Carl Bogus invented the fiction that the purpose of the Second Amendment was slave control.
Back in 1998—a decade before Heller—Prof. Carl Bogus claimed to have discovered a “hidden history” showing that the Second Amendment was adopted to ensure that militias could enforce slave control. Since that theory crops up now and then, in 2021 I posted a comprehensive historical refutation in SSRN, which was subsequently published in Georgetown Journal of Law & Public Policy.
Bogus has now rehashed his 1998 theory in Madison’s Militia: The Hidden History of the Second Amendment (Oxford University Press, 2023), which adds nothing new on point. He states up front that he will not address how legal scholars or the courts have interpreted the Amendment, except to assert, without any support, that James Madison and his colleagues “would have been astonished” at the Supreme Court’s holding that the Amendment “grants individuals a right to have guns….” (“Grants?” No, confirms.)

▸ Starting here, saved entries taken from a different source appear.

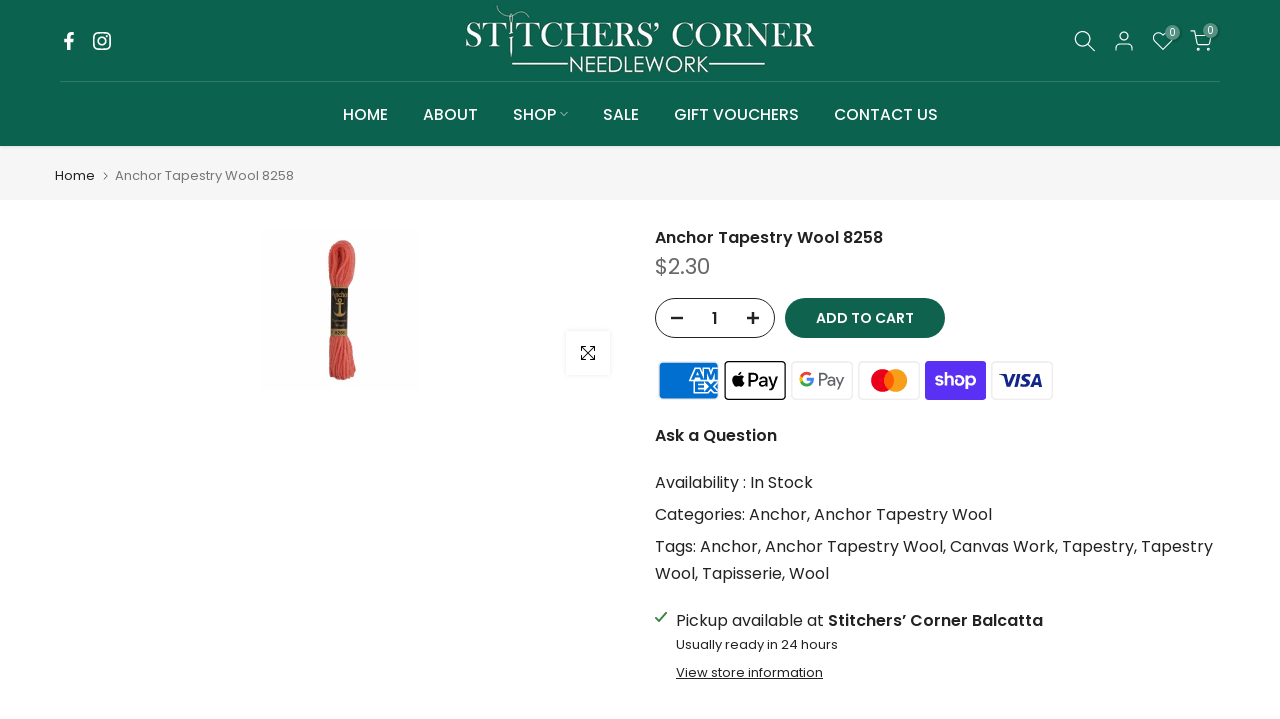

--- FILE ---
content_type: text/css
request_url: https://stitcherscorner.com.au/cdn/shop/t/2/assets/custom.css?v=112970804465145040591708575374
body_size: -108
content:
.is--listview .t4s-product-badge{display:none}.t4s-btn-sidebar,.t4s-btn-sidebar-icon{height:40px!important}.t4s-btn-sidebar-icon{width:fit-content!important;padding-left:.5em;padding-right:.5em;background-color:#0774d7;border-left:4px solid #0064C7;color:#fff}.t4s-btn-sidebar-icon:before{content:"Categories";padding-right:.25em}.t4s-btn-sidebar-icon:after{content:"\bb";font-size:1.8em;display:block}.t4s-btn-sidebar-icon svg{display:none}.t4s-btn-sidebar-text{display:none}.t4s-btn-sidebar{top:80%!important}.t4s-mb-nav__tabs{border-bottom:6px solid #0B624F!important}.t4s-mb-tab__title{border-bottom:2px solid rgba(0,0,0,.15)}.t4s-mb-tab__title.is--active{background-color:#0b624f!important;border-bottom:none}.t4s-mb-tab__title.is--active .t4s-d-block{color:#fff!important}.is--listview .t4s-product .t4s-product-wrapper{padding:6px}.is--listview .t4s-product .t4s-product-inner,.is--listview .t4s-product .t4s-product-inner .t4s-product-img{width:60px!important;max-width:60px!important;min-width:60px!important;margin:0!important}.is--listview .t4s-product .t4s-product-info{max-width:100%;margin-left:20px}.is--listview .t4s-product .t4s-product-badge{top:2px;right:2px;left:2px;bottom:2px}.template-collection .t4s-product-categories{max-height:none!important;background-color:#f9f9f9;padding:.5em .75em}.t4s-mini_cart__info .t4s-mini_cart__title.t4s-truncate{overflow:visible;white-space:normal}.t4s-custom-col p.t4s-text-bl{line-height:1.4em!important}.template-collection .t4s-sidebar-inner .t4s-widget-category>ul.t4s-product-categories li ul{display:none}.template-collection .t4s-sidebar-inner .t4s-widget-category>ul.t4s-product-categories li.t4s-current-cat>ul{display:block}.template-collection .t4s-sidebar-inner .t4s-widget-category>ul.t4s-product-categories li.t4s-current-cat>a{font-weight:700}.template-product .t4s-swatch__list{border:1px dashed #999}.template-product .t4s-swatch__item.is-sw__color{font-size:1em!important;color:#000!important;background-color:#fff!important;background-position:bottom 1.75em right 0px!important;width:50px!important}.template-product .t4s-swatch__item.is-sw__color:after{top:35%!important;background:red!important}.t4s-product-quick-view .t4s-swatch__list{border:1px dashed #999}.t4s-product-quick-view .t4s-swatch__item.is-sw__color{font-size:1em!important;color:#000!important;background-color:#fff!important;background-position:bottom 1.75em right 0px!important;padding-top:3.1em}.t4s-product-quick-view .t4s-swatch__item.is-sw__color{height:70px;width:50px}.t4s-product-quick-view .t4s-swatch__item.is-sw__color:after{top:35%!important;background:red!important}.t4s-product-quick-shop .t4s-swatch__list{border:1px dashed #999}.t4s-product-quick-shop .t4s-swatch__item.is-sw__color{font-size:1em!important;color:#000!important;background-color:#fff!important;background-position:bottom 1.75em right 0px!important;width:50px!important}.t4s-product-quick-shop .t4s-swatch__item.is-sw__color:after{top:35%!important;background:red!important}.t4s-type__mega .t4s-sub-menu .t4s-cat-title .t4s-text{text-transform:uppercase}
/*# sourceMappingURL=/cdn/shop/t/2/assets/custom.css.map?v=112970804465145040591708575374 */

Bogus failed to address or even mention my paper, which is the only comprehensive critique of his 1998 article, even though it was first published a year-and-a-half before his book. Oxford University’s readers who vetted his manuscript were either asleep at the wheel or biased in favor of his argument. This is good example of why courts today, when searching for historical analogues under Bruen, should rely on original historical sources and not skewed declarations by “historians.”